“Il lavoro dovrebbe essere una grande gioia ed è ancora per molti tormento, tormento di non averlo, tormento di fare un lavoro che non serva, non giovi a un nobile scopo.”
Oggi, voglio parlarvi di Ambiente di lavoro tossico e di una cosa successa in una azienda che mi ha fatto accapponare la pelle.
Quando ho letto la notizia, credimi mi sono cascate le palle. Letteralmente. Mi sono fermato, ho riletto, e ho sentito quel brivido freddo lungo la schiena che conosciamo bene noi che abbiamo passato la vita a timbrare il cartellino. Un’azienda che chiede ai dipendenti: “Chi licenzieresti tra i tuoi colleghi?”. Non è la trama di una serie TV distopica, è successo davvero in provincia di Treviso. E questo ci porta a parlare di un tema che spesso nascondiamo sotto il tappeto per paura: come si sopravvive in un ambiente di lavoro tossico senza farsi mangiare l’anima?
Ti capisco, anche io ho lavorato in posti dove l’aria era così pesante che sembrava piombo. Dove ogni mattina, entrando, sentivi lo stomaco chiudersi. Ma c’è una differenza enorme tra un lavoro duro e un lavoro che ti disumanizza. In questo articolo del pilastro Produttività & Lavoro, voglio analizzare questo fatto di cronaca non per fare polemica da bar, ma per darti gli strumenti mentali per difenderti. Perché la tua dignità non è una voce di bilancio.
Per approfondire le dinamiche di difesa in ufficio, ti rimando subito alla mia guida su come Sopravvivere ai Colleghi Serpenti e al Capo Incompetente, che è il fondamento di quello che vedremo oggi.
Indice dei contenuti
ToggleIl fatto: Squid Game in provincia di Treviso?

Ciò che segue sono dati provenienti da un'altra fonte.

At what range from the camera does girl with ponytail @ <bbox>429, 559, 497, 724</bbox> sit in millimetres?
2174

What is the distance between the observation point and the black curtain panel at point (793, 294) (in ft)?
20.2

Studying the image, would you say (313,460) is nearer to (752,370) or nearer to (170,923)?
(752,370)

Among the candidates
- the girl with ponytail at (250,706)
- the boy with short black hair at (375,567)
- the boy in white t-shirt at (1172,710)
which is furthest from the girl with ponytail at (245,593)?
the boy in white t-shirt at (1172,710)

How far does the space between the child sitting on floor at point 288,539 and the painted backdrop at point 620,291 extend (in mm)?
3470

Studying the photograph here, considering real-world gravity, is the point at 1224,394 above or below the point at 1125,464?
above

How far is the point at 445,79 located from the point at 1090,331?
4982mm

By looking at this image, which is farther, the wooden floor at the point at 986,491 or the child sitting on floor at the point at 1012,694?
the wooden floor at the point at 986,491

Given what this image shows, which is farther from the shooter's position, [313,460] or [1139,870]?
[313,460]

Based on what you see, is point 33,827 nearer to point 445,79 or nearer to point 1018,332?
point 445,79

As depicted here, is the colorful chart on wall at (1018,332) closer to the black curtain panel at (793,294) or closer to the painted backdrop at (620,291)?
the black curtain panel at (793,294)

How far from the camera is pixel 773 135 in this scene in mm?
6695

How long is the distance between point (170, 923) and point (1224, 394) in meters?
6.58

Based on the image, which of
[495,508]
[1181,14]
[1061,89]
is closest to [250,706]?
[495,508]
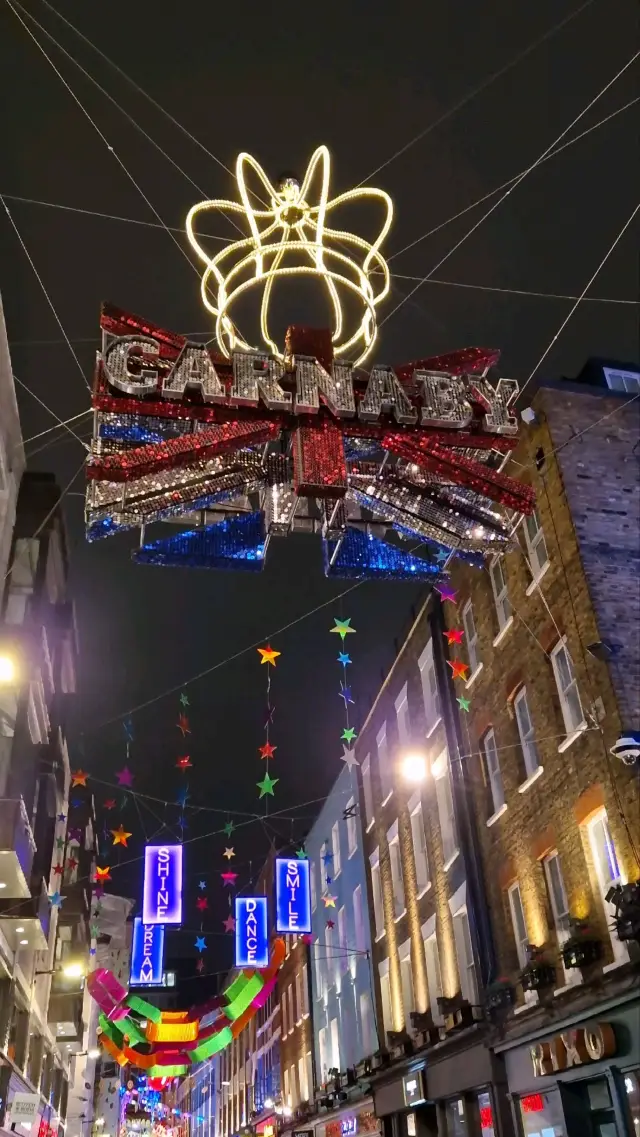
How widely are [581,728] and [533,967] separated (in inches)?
166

Partiamo dai fatti, nudi e crudi, perché sono quelli che contano. Pochi giorni fa è esploso il caso di un’azienda di Castelfranco Veneto che ha somministrato un questionario ai dipendenti. Tra le domande, una ha fatto saltare sulla sedia mezza Italia: indicare due colleghi da eliminare e due da salvare “in caso di naufragio”.
Puoi leggere la notizia completa qui, sull’autorevole sito dell’ANSA.

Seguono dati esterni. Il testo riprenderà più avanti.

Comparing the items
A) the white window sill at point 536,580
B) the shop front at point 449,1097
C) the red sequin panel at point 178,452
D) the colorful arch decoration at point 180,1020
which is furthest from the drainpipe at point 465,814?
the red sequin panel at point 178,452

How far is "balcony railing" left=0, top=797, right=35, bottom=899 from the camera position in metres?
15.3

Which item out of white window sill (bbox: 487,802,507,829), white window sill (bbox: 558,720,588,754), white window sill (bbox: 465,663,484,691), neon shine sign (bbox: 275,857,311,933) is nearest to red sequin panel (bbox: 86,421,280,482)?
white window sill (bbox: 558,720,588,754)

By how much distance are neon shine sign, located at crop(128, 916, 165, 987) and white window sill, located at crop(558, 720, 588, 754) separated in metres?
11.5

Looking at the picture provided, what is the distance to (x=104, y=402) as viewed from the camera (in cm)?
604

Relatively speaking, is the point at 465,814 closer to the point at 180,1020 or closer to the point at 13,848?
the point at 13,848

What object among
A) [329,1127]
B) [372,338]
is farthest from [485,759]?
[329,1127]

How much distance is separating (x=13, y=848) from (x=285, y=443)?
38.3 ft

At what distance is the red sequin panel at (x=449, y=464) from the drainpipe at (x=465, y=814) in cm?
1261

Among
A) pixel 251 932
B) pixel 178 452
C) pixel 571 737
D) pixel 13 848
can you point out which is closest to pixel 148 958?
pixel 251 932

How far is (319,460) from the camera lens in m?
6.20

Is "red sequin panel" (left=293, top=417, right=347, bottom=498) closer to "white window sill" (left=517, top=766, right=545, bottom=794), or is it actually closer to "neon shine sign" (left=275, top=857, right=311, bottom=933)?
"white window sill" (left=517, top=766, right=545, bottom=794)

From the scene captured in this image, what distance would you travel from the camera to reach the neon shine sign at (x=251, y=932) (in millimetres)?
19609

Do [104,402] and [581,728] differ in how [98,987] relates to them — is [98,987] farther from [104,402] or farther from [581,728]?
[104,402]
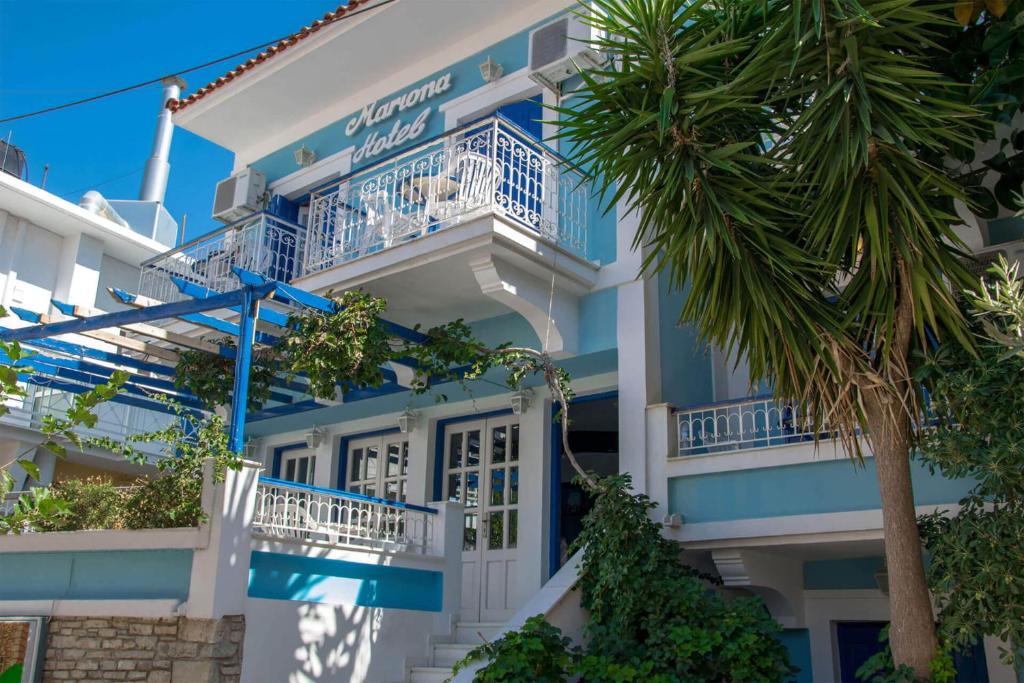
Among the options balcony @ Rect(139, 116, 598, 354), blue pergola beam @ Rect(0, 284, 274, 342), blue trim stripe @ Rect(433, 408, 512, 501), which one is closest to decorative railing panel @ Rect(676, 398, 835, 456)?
balcony @ Rect(139, 116, 598, 354)

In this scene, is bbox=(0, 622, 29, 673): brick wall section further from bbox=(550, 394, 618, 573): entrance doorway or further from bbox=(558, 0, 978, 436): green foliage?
bbox=(558, 0, 978, 436): green foliage

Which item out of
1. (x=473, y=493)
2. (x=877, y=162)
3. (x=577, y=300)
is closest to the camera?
(x=877, y=162)

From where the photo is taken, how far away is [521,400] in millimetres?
10859

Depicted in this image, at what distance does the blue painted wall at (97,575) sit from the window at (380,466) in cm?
398

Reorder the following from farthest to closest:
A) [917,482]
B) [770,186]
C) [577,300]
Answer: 1. [577,300]
2. [917,482]
3. [770,186]

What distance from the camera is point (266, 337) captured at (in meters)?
10.2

Ora, immaginiamo la scena. Sei lì che lavori, cerchi di portare a casa lo stipendio, magari hai il mutuo che ti corre dietro, e ti chiedono di fare il cecchino con i tuoi colleghi. Di trasformarti in un giudice del Grande Fratello, ma con la vita vera delle persone.
Questo non è “team building”. Questa è la definizione da manuale di Leadership della Paura. È trattare le persone come pezzi di carne intercambiabili, dimenticando che dietro ogni badge c’è una famiglia, una storia, una dignità.
Perché la paura uccide la produttività (Scienza, non opinioni)
Qualcuno, lassù ai piani alti, forse pensa che mettere i dipendenti l’uno contro l’altro aumenti la performance. “Li teniamo sulla corda, così corrono di più”.
Sbagliato. Scientificamente stupido.
Quando un essere umano si sente minacciato (e credimi, dover decidere chi “uccidere” professionalmente è una minaccia), il suo cervello attiva l’amigdala. Entri in modalità Fight or Flight (combatti o fuggi). Il tuo corpo viene inondato di cortisolo. E sai cosa succede quando hai il Cortisolo Alto? La tua corteccia prefrontale – la parte del cervello che usa la logica, la creatività e risolve i problemi complessi – si spegne.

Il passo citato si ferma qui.